Griechenland-Drama wieder aufgeschoben
20. Februar 2017Bundesfinanzminister Wolfgang Schäuble hat schon seit Tagen versucht, den Topf vom Feuer zu nehmen und das Gerede von einer erneuten "Grexit"-Gefahr für Unsinn erklärt. Er gehe davon aus, "dass die Institutionen eine gemeinsame Position haben (…), damit es zu einem Ergebnis kommt", sagte er in Brüssel. Was Schäuble da etwas kryptisch anspricht ist der seit Wochen wieder aufgeflammte Streit zwischen Internationalem Währungsfonds (IWF) und den europäischen Gläubigern über die Schuldentragfähigkeit Griechenlands. Schon nach ein paar Stunden war das Drama wieder einmal abgewendet und Brüssel zeigte sich einig.
Mehr Reformen
Die Lösung des Dilemmas sieht zunächst einfach aus: Vertreter der vier Institutionen - drei von der EU und IWF - fahren schon in der nächsten Woche wieder nach Griechenland, um dort mit der Regierung '"ein weiteres Paket von tiefgreifenden Reformen" zu vereinbaren, wie Eurogruppen-Chef Jeroen Dijsselbloem erklärt. Dabei solle es um die Arbeitsmarkt, Steuer- und Rentenreformen aus dem Rettungsprogramm gehen.

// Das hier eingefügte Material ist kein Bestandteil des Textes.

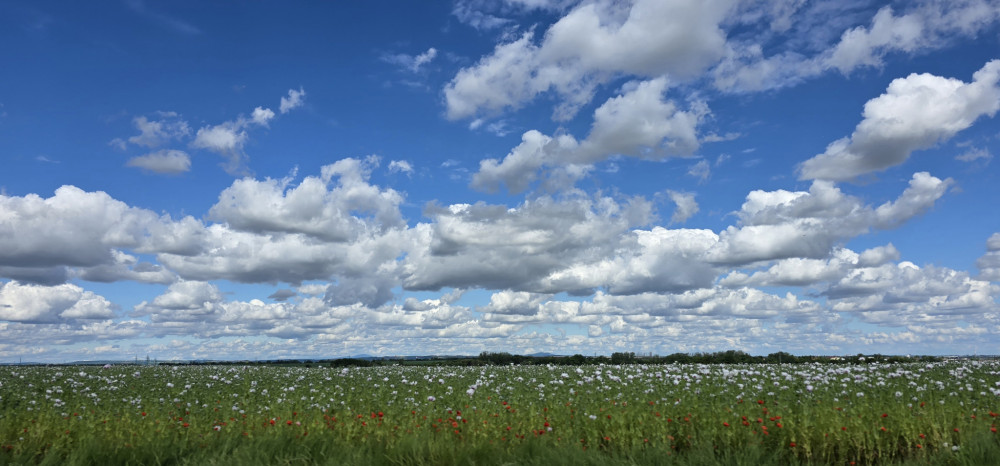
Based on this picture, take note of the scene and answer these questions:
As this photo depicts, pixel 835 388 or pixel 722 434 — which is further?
pixel 835 388

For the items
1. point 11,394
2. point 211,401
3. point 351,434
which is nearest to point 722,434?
point 351,434

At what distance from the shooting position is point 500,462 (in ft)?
30.8

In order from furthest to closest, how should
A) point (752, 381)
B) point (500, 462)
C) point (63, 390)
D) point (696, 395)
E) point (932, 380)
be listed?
1. point (63, 390)
2. point (752, 381)
3. point (932, 380)
4. point (696, 395)
5. point (500, 462)

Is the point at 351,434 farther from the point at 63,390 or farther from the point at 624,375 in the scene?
the point at 63,390

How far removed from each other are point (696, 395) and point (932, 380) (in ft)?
28.3

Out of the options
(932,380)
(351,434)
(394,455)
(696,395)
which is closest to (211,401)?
(351,434)

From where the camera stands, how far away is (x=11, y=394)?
21.4 metres

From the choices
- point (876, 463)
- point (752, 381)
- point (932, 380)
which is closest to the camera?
point (876, 463)

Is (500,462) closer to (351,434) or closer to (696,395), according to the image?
(351,434)

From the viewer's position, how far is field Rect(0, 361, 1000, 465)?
32.3ft

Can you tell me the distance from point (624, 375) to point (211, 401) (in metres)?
15.1

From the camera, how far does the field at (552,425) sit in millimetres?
9859

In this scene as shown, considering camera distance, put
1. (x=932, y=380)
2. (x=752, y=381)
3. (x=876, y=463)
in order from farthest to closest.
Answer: (x=752, y=381), (x=932, y=380), (x=876, y=463)

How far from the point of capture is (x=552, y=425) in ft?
43.2
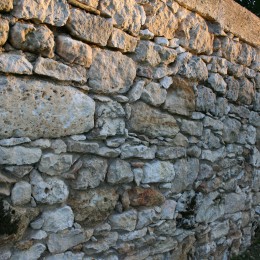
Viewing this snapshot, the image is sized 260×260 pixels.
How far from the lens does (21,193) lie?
79.9 inches

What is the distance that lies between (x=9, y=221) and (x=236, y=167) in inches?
93.3

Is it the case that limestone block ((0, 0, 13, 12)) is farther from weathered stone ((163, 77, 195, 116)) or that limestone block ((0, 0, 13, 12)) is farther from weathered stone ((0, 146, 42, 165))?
weathered stone ((163, 77, 195, 116))

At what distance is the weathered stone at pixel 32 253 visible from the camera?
6.74ft

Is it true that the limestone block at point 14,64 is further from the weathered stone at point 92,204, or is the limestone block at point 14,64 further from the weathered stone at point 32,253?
the weathered stone at point 32,253

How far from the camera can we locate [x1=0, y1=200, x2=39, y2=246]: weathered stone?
198cm

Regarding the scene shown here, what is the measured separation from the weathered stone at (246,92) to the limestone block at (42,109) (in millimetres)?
1873

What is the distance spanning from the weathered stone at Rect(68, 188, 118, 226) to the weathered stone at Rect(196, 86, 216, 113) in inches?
43.6

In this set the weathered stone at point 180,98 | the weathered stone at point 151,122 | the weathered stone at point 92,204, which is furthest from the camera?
the weathered stone at point 180,98

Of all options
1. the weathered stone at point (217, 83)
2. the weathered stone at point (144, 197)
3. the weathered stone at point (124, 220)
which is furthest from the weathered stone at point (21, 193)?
the weathered stone at point (217, 83)

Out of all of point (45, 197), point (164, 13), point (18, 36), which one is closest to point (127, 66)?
point (164, 13)

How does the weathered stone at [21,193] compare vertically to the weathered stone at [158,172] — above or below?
below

"Griechenland soll vom Sparen umsteuern zu strukturellen Reformen", fügt Dijsselbloem zur Erklärung an. Und damit unterläuft er gleich die trotzige Erklärung der griechischen Seite, die nach dem Treffen schwor, es werde "nicht einen Euro mehr an Einsparungen" geben. Dazu erklärte die Eurogruppe, dass etwa eine Umstrukturierung des Arbeitsmarktes nach europäischen Standards zu mehr Beschäftigung führen und damit auch finanzieller Spielraum für Athen entstehen könne.

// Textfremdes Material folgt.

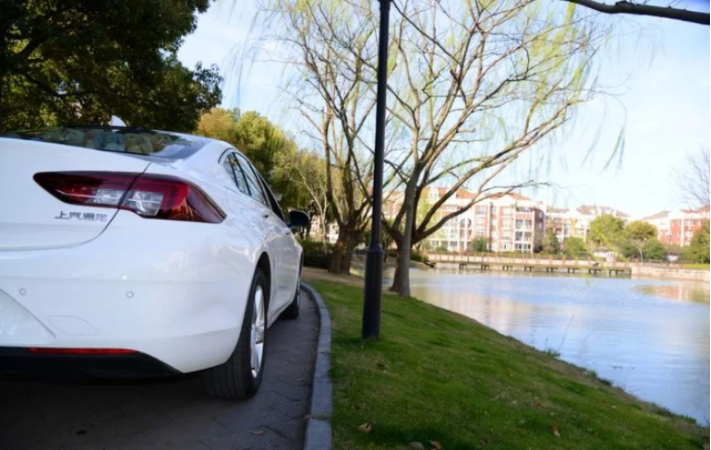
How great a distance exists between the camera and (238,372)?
337cm

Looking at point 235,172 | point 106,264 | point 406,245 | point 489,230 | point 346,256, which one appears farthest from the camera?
point 489,230

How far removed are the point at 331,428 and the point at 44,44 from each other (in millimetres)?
12256

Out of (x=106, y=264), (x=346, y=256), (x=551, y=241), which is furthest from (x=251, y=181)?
(x=551, y=241)

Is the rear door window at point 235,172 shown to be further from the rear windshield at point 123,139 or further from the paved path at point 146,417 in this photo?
the paved path at point 146,417

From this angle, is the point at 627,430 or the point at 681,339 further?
the point at 681,339

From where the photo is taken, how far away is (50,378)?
254cm

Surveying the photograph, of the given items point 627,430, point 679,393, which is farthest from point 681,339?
point 627,430

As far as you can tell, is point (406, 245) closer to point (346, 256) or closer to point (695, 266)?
point (346, 256)

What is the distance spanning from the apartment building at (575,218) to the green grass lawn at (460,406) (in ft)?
13.2

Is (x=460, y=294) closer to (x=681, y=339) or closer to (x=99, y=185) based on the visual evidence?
(x=681, y=339)

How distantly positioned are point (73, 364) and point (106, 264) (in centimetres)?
45

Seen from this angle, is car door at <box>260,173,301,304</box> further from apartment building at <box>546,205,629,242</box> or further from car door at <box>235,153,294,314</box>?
apartment building at <box>546,205,629,242</box>

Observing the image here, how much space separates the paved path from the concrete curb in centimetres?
9

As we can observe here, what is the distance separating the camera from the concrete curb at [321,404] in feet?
9.42
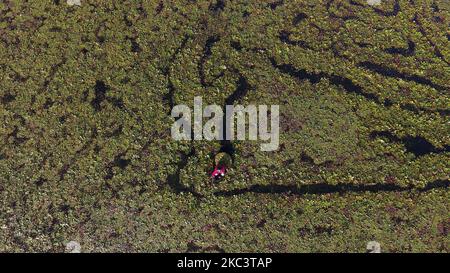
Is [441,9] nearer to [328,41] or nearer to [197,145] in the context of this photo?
[328,41]

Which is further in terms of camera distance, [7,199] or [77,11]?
[77,11]

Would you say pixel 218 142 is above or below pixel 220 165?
above

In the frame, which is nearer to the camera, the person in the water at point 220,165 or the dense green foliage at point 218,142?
the dense green foliage at point 218,142

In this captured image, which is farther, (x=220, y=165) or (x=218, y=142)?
(x=218, y=142)

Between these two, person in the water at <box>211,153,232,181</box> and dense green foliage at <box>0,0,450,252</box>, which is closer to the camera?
dense green foliage at <box>0,0,450,252</box>

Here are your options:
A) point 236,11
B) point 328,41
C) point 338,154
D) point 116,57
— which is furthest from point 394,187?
point 116,57
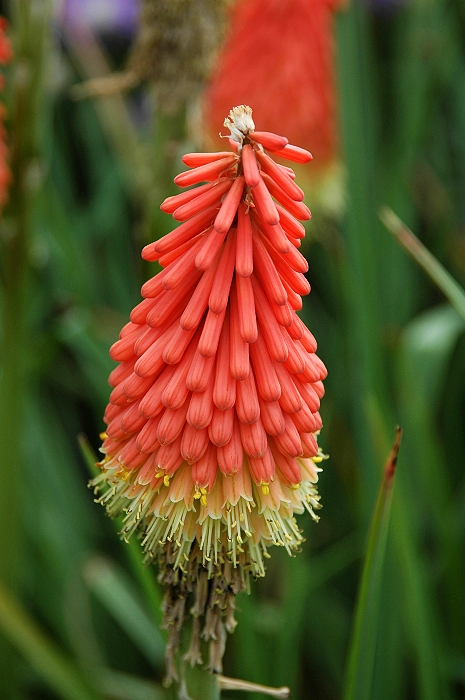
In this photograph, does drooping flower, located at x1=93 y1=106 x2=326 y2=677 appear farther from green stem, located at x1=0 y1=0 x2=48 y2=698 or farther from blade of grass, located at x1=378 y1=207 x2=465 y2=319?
green stem, located at x1=0 y1=0 x2=48 y2=698

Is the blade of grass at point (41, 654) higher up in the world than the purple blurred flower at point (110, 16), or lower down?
lower down

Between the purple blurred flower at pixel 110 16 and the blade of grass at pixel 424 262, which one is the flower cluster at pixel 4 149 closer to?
the blade of grass at pixel 424 262

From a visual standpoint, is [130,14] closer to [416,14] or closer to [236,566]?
[416,14]

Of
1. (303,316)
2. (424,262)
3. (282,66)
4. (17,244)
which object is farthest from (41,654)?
(282,66)

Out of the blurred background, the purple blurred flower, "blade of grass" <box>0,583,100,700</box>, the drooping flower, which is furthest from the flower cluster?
the purple blurred flower

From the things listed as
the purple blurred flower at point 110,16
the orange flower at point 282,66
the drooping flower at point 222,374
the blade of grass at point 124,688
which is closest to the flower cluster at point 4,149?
the orange flower at point 282,66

Außerdem verweisen die Finanzminister einmal mehr auf Geld und Expertise der EU-Kommission, die bereit sei, Athen bei einem aktiven Arbeitsmarkt Programm zu helfen. Damit ließe sich kurzfristig die Arbeitslosigkeit senken und natürlich die Stimmung in der Bevölkerung verbessern. Das ist alles alter Wein in neuen Schläuchen - aber offenbar muss es in Athen immer wieder zu einer dramatischen Zuspitzung kommen, bis Zusagen aus dem Programm umgesetzt werden.
Eine win-win Strategie
Im Prinzip könnte man so mehrere Fliegen mit einer Klappe schlagen: Man kann dem IWF die Möglichkeit geben, an eine nachhaltig verbesserte Wirtschaftslage in Griechenland zu glauben. Das hätte Einfluss auf die umstrittene Schuldentragfähigkeit. Man nimmt Alexis Tsipras das Totschlagargument, die "europäisch verordnete Sparpolitik" schnüre dem Land den Atem ab.

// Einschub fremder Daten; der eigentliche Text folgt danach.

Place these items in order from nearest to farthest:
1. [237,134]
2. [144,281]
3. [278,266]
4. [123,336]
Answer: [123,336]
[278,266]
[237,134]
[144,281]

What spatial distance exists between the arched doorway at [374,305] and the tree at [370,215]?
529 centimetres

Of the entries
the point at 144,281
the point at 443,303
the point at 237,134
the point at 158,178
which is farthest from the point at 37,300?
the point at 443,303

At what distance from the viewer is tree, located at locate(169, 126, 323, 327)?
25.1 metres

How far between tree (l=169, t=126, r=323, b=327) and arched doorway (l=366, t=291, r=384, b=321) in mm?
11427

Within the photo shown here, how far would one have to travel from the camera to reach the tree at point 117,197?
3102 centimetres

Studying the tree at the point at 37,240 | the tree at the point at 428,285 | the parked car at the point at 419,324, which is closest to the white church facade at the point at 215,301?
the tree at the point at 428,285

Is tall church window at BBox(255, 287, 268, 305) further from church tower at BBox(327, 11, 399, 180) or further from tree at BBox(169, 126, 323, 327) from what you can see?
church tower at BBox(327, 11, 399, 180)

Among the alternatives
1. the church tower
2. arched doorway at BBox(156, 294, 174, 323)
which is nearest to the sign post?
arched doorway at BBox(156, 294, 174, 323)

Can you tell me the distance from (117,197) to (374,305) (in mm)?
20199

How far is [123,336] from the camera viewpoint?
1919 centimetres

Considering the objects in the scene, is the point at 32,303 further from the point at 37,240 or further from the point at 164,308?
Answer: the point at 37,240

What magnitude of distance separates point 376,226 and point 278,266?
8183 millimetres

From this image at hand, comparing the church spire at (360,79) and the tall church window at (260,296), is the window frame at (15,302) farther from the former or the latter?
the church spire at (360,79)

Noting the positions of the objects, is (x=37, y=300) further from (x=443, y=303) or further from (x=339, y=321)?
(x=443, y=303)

Die nächste Tranche des Milliardenprogrammes könnte ausgezahlt und ein politisches Desaster namens "Grexit" verhindert werden. Und schließlich kann das Griechen-Drama aus den Wahlkämpfen in den Niederlanden und in Frankreich heraus gehalten werden, wenn das Problem vorläufig wieder auf Expertenebene verhandelt wird. Vor allem aber wird die Debatte über einen Schuldenerlass in die Zukunft verschoben. Es ist eine win-win Strategie, wenn sie klappt und Tsipras endlich mehr von den versprochenen Reformen liefert.
Das Timing ist wichtig
"Es gibt kein Liquiditätsproblem in Griechenland", sagt Jeroen Dijsselbloem. Man habe ausreichend Zeit, bis im Juli eine Zahlung von rund sieben Milliarden Euro in Athen fällig wird. Vielleicht könne man die Gespräche, das Reformpaket und die zweite Überprüfung bis zum Eurogruppen-Treffen Ende April abschließen. Selbst wenn das nicht gelingt, sei immer noch genug Zeit bis zum Sommer.
Zwar spricht auch der Eurogruppen-Chef von der Notwendigkeit, dass wieder Vertrauen in die griechische Wirtschaft entstehen müsse. "Ziel ist, dass Athen so bald wie möglich an den Finanzmarkt zurückkehren kann", fügt EU-Währungskommissar Pierre Moscovici hinzu. Aber alle wissen, dass Griechenland so weit noch nicht ist.
Stattdessen wurde wieder einmal enormer Druck aufgebaut, um Bewegung im schleppenden griechischen Reformprozess zu erzeugen. Und Bundesfinanzminister Wolfgang Schäuble beharrt darauf, dass der IWF sich am weiteren Griechenland-Programm beteiligt - vor allem auch, damit dieser Druck aufrecht erhalten bleibt.